### SELECTED PASSAGE
● ● ● ●

# Now thats funny



## bullethead (Aug 3, 2011)

The Yellow Light 


The light turned yellow, just in front of him. He did the right thing, stopping at the crosswalk, even though he could have beaten the red light by accelerating through the intersection.


The tailgating woman was furious and honked her horn, screaming in frustration, as she missed her chance to get through the intersection, dropping her cell phone and makeup.


As she was still in mid-rant, she heard a tap on her window and looked up into the face of a very serious police officer. The officer ordered her to exit her car with her hands up.


He took her to the police station where she was searched, fingerprinted, photographed, and placed in a holding cell.


After a couple of hours, a policeman approached the cell and opened the door. She was escorted back to the booking desk where the arresting officer was waiting with her personal effects.


He said, ''I'm very sorry for this mistake. You see, I pulled up behind your car while you were blowing your horn, flipping off the guy in front of you and cussing a blue streak at him.


I noticed the 'What Would Jesus Do' bumper sticker, the 'Choose Life' license plate holder, the 'Follow Me to Sunday-School' bumper sticker, and the chrome-plated Christian fish emblem on the trunk, so naturally I assumed you had stolen the car.''


----------



## vowell462 (Aug 4, 2011)

● ● ● ●

### DATA SHOWN
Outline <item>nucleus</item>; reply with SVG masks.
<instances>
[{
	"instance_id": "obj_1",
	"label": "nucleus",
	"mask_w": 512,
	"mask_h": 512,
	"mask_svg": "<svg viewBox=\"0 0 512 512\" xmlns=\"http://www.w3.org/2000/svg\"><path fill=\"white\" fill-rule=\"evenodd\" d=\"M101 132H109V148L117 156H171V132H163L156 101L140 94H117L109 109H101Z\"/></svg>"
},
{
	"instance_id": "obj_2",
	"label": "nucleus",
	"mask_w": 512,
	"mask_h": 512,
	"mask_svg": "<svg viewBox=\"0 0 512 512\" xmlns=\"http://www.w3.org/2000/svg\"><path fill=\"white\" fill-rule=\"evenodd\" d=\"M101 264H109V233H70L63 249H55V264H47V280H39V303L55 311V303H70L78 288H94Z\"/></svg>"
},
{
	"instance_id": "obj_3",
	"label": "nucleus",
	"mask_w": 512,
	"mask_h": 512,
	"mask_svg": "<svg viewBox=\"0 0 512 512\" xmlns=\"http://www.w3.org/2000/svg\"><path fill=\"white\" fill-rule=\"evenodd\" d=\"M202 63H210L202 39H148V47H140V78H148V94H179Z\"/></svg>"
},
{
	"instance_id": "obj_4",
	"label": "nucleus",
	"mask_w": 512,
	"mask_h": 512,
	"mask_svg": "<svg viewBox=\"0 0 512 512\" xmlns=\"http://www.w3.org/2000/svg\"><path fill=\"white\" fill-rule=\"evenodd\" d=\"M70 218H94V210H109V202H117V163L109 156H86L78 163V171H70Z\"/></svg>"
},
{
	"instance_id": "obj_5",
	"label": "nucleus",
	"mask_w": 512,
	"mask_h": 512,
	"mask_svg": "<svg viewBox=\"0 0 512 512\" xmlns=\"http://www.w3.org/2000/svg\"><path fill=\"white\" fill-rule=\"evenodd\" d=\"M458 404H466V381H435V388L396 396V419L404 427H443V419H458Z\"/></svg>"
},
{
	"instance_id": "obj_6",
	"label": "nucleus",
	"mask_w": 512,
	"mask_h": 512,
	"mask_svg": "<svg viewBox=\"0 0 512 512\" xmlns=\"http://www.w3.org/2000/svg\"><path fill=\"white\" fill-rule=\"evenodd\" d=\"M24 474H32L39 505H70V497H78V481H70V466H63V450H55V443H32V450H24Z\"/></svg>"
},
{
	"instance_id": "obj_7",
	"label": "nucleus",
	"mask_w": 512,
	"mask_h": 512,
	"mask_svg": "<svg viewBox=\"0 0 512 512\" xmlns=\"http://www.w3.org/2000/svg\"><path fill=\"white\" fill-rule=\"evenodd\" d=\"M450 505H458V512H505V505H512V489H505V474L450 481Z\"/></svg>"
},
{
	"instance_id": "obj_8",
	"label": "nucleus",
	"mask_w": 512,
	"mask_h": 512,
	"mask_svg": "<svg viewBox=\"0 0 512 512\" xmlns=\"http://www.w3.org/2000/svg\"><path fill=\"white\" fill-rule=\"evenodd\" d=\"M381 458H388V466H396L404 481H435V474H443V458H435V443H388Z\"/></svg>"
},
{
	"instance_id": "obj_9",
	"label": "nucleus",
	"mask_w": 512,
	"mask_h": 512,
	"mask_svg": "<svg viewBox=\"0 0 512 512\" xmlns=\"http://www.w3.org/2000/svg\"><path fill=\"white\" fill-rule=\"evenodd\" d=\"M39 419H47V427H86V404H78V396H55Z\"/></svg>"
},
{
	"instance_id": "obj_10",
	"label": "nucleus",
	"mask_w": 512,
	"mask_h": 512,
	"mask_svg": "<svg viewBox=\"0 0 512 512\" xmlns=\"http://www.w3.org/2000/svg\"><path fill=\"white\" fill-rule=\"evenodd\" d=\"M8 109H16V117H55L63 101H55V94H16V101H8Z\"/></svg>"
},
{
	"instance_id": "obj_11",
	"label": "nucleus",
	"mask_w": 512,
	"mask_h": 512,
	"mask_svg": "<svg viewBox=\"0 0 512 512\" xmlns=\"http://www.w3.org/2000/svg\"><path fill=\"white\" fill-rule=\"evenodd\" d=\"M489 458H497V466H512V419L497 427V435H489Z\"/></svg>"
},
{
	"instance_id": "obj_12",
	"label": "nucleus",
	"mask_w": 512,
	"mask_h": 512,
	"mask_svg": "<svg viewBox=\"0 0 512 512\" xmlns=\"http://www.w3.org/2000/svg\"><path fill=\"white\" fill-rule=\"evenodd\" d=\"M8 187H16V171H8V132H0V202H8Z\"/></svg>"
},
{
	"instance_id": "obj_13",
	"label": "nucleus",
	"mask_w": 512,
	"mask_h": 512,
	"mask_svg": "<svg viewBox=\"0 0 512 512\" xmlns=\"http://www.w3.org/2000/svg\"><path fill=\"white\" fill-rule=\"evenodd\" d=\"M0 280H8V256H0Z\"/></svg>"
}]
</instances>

● ● ● ●

Decide whether each statement agrees with the joke about the yellow light, answering yes or no and quoting the words of the joke that settle it: (a) The driver in front could have beaten the red light by speeding up. (b) The woman spent about one hour in the holding cell. (c) The officer saw a "Choose Life" bumper sticker on her car. The material after the joke was taken from a different source.

### SOLVED EXERCISE
(a) Yes: "even though he could have beaten the red light by accelerating through the intersection."
(b) No: "After a couple of hours, a policeman approached the cell and opened the door."
(c) No: "the 'Choose Life' license plate holder"